Mon lecteur sera, je m'assure, bien aise, que je sorte pour un moment de mon sujet pour lui dire, aussi brièvement qu'il me sera possible, l'origine de cette tolérance, qui surprend sans doute ceux qui ne la savent pas, et qui connaissent l'esprit des ecclésiastiques romains, surtout des missionnaires, peu disposés à souffrir impunément une telle indécence à l'égard d'un mystère, qu'ils exaltent si fort. La voici.

Après la paix de Ryswyk, les missionnaires entreprirent de forcer les protestants des galères, lorsqu'on dirait la messe, de se mettre à genoux, tête nue, et dans la posture de dévotion, que les catholiques romains observent. Pour y réussir, ils n'eurent pas beaucoup de peine à mettre dans leur parti M. de Bonbelle, major-général des galères, le plus grand et le plus acharné des persécuteurs. Ils conclurent avec lui de faire donner la bastonnade à tous les réformés, jusqu'à ce qu'ils eussent consenti à se tenir dans cette posture, lorsqu'on dirait la messe. Et pour rendre cette exécution d'autant plus effrayante qu'elle durerait plus longtemps, on convint que le major commencerait à un bout des galères (il y en avait quarante), et ferait donner la bastonnade, à une ou deux galères par jour, et ainsi jusqu'à l'autre bout, pour recommencer encore par ceux qui resteraient opiniâtres, et continuer ainsi jusqu'à ce qu'ils se soumissent ou mourussent sous la corde.
Bonbelle commença cette effroyable exécution, et chaque jour, il la continuait d'une galère à l'autre ; et les termes favoris dont il se servait pour exhorter ces pauvres martyrs à obéir, étaient ceux-ci, qui font frémir d'horreur : « Chien, disait-il, mets-toi à genoux quand on dira la messe, et dans cette posture, si tu ne veux pas prier Dieu, prie le diable, si tu veux ; que nous importe ? »
Tous ceux qui furent exposés à ce supplice, y résistèrent saintement et courageusement, en louant Dieu, au milieu de leurs peines. Cependant quelques bonnes âmes en informèrent les ambassadeurs des puissances protestantes, qui étaient à la cour de France, et qui, frappés d'une injustice aussi atroce, présentèrent des mémoires au Roi, où ils alléguaient entre autres, qu'il était du dernier injuste que des gens, qui souffraient actuellement la peine des galères, pour n'avoir pas voulu se conformer à l'Église romaine, fussent violentés par de nouvelles peines pour les y porter.

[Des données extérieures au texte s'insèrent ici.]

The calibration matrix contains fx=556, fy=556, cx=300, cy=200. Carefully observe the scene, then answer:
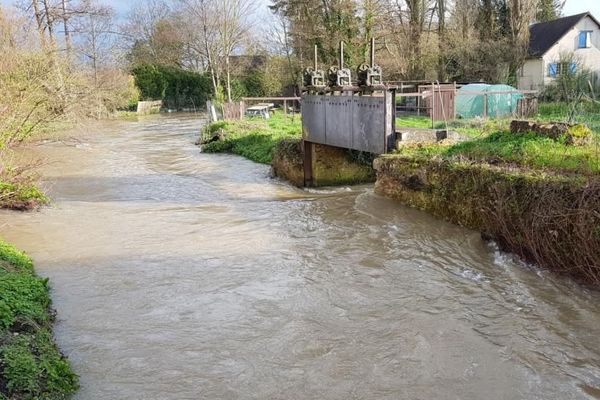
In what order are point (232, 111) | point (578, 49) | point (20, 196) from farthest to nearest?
point (578, 49) → point (232, 111) → point (20, 196)

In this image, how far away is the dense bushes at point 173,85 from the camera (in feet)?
177

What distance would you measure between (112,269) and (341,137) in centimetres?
723

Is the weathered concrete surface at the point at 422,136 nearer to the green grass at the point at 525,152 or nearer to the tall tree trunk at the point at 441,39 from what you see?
the green grass at the point at 525,152

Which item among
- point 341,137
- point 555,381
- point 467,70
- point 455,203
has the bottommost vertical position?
point 555,381

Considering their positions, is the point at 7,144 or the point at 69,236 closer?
the point at 69,236

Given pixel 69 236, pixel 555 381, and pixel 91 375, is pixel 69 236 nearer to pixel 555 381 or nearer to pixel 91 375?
pixel 91 375

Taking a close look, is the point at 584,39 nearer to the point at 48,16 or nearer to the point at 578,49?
the point at 578,49

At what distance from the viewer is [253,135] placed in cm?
2336

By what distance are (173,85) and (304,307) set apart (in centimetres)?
5106

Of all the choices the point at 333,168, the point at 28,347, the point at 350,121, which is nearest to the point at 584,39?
the point at 333,168

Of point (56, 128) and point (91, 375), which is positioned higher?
point (56, 128)

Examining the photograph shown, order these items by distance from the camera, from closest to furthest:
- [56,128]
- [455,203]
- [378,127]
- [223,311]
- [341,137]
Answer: [223,311]
[455,203]
[378,127]
[341,137]
[56,128]

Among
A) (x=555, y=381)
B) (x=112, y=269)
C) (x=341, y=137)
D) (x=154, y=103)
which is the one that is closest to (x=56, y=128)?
(x=341, y=137)

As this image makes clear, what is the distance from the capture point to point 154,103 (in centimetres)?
5309
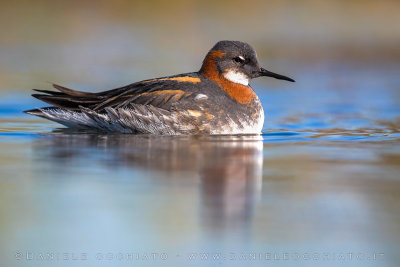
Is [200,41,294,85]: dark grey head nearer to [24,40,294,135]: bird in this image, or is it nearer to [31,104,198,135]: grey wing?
[24,40,294,135]: bird

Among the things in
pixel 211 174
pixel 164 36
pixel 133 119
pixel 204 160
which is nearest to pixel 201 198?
pixel 211 174

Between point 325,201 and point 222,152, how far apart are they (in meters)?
2.45

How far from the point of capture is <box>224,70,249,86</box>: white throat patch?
11078 mm

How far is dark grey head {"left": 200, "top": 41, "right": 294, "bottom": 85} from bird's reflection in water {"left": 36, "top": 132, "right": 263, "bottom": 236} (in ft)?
3.65

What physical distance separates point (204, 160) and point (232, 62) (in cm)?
301

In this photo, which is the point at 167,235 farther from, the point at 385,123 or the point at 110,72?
the point at 110,72

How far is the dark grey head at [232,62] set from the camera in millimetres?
11062

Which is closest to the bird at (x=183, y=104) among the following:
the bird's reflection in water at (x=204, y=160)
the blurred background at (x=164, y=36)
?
the bird's reflection in water at (x=204, y=160)

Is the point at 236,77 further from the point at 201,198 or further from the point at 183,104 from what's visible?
the point at 201,198

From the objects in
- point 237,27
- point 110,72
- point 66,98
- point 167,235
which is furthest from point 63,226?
point 237,27

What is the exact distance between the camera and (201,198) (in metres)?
6.62

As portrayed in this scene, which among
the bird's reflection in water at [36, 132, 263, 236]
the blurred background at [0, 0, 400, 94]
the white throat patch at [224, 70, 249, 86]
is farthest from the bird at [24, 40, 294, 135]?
the blurred background at [0, 0, 400, 94]

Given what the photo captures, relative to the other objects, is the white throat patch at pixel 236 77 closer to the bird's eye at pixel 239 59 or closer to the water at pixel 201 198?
the bird's eye at pixel 239 59

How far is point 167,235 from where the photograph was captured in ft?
18.5
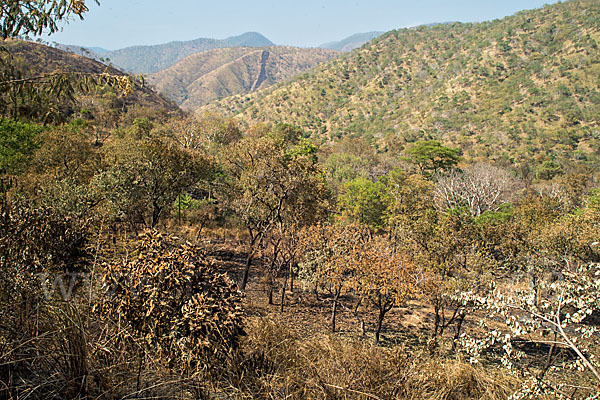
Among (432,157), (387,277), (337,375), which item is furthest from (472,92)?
(337,375)

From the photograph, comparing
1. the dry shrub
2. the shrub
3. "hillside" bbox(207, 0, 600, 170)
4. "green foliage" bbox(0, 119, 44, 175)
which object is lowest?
the dry shrub

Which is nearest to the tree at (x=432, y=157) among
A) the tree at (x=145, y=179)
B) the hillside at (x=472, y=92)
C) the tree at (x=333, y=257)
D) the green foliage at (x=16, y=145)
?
the hillside at (x=472, y=92)

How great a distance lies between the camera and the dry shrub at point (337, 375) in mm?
3859

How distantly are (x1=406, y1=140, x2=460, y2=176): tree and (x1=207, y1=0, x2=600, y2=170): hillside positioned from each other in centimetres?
1863

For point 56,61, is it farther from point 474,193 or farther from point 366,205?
point 474,193

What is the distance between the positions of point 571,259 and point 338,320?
9673 millimetres

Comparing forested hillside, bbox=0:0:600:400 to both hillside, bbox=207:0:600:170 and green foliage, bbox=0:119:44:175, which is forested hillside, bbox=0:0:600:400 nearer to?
green foliage, bbox=0:119:44:175

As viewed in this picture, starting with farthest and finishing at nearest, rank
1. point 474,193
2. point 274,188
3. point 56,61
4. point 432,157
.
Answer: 1. point 56,61
2. point 432,157
3. point 474,193
4. point 274,188

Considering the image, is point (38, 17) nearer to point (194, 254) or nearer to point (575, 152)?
point (194, 254)

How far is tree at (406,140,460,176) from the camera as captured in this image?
135ft

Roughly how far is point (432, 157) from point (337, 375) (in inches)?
1635

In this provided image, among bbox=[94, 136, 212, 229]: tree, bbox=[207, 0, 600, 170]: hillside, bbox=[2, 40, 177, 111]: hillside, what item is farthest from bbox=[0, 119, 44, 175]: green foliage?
bbox=[207, 0, 600, 170]: hillside

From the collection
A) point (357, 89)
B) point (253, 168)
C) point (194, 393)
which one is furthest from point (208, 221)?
point (357, 89)

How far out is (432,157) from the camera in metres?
41.6
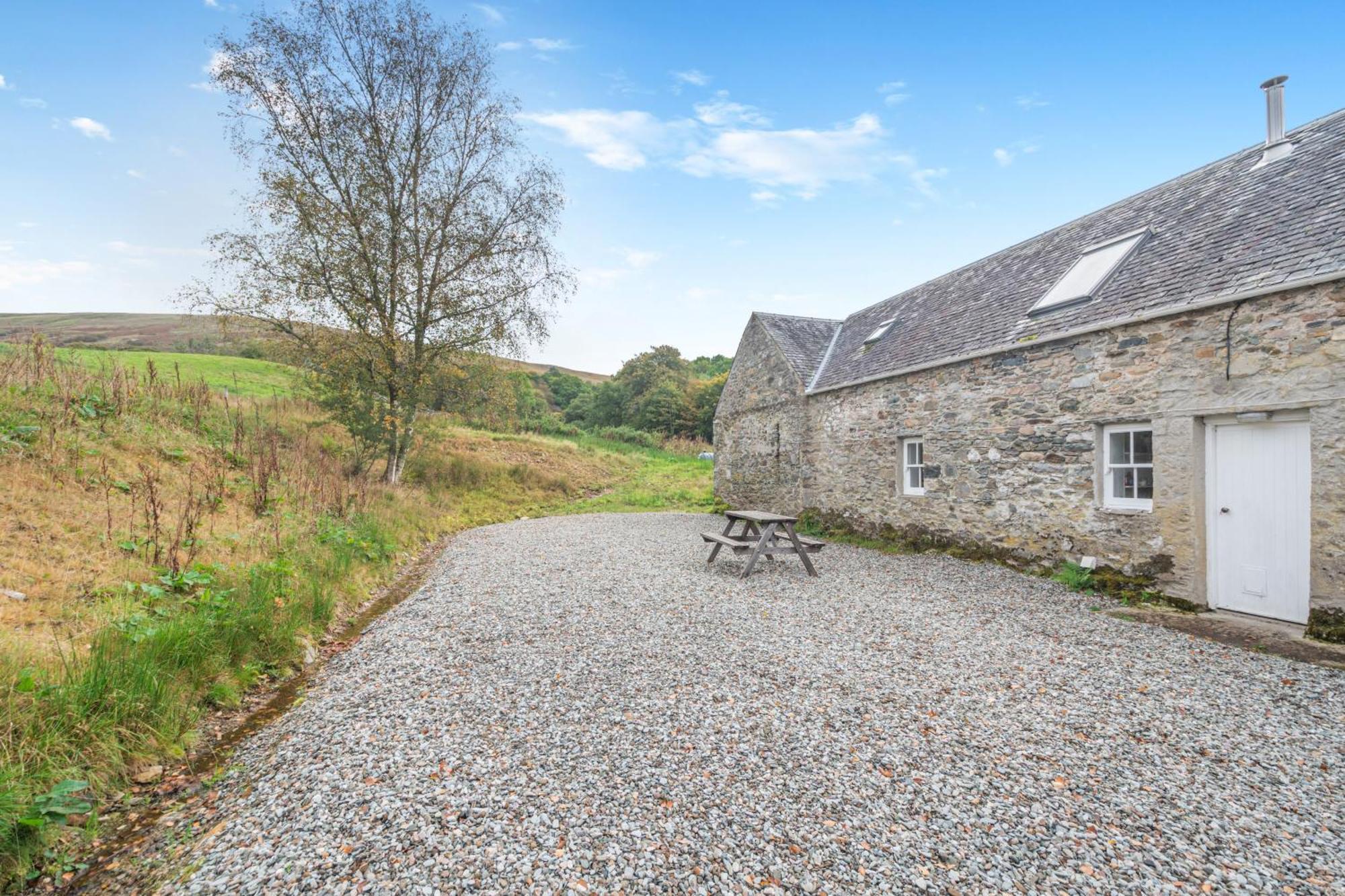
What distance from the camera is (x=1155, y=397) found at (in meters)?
6.55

Le Roi avoua, que cela était très injuste, et déclara qu'on avait commis cette violence, sans ses ordres, et envoya incontinent ordre à Marseille, de cesser ces excès, et d'en faire réparation aux prétendus réformés des galères ; ce qui se fit assez faiblement, en disant que c'était un malentendu, qui n'arriverait plus. Et depuis ce temps-là on toléra, que les réformés se couchassent dans leur banc, quand on disait la messe sur les galères, comme je l'ai dit plus haut.

Je reprends le fil de l'histoire des deux faux réformés, que les missionnaires faisaient agir. Ces malheureux s'étant donc couchés dans leur banc pendant la messe, le comite, qui avait le mot et qui observe ordinairement que chacun fasse son devoir en pareil cas, les voyant ainsi hors de la posture convenable, leur en demanda la raison. Ces misérables lui répondirent, en jurant, qu'ils étaient huguenots, à cause que leurs parents l'étaient aussi. Les comites en avertirent les aumôniers ; car c'était sur deux galères différentes, que se passait cette scène. Les aumôniers les exhortèrent de rentrer dans le giron de l'Église. Ils se firent un peu tirer l'oreille, et enfin se rendirent. Nous jugions bien que c'était un tour de politique des missionnaires ; mais nous ne pénétrions pas à quoi tout cela aboutirait, et nous ne le développâmes que quelques jours après, que les missionnaires eux-mêmes le mirent au jour, comme on le va voir.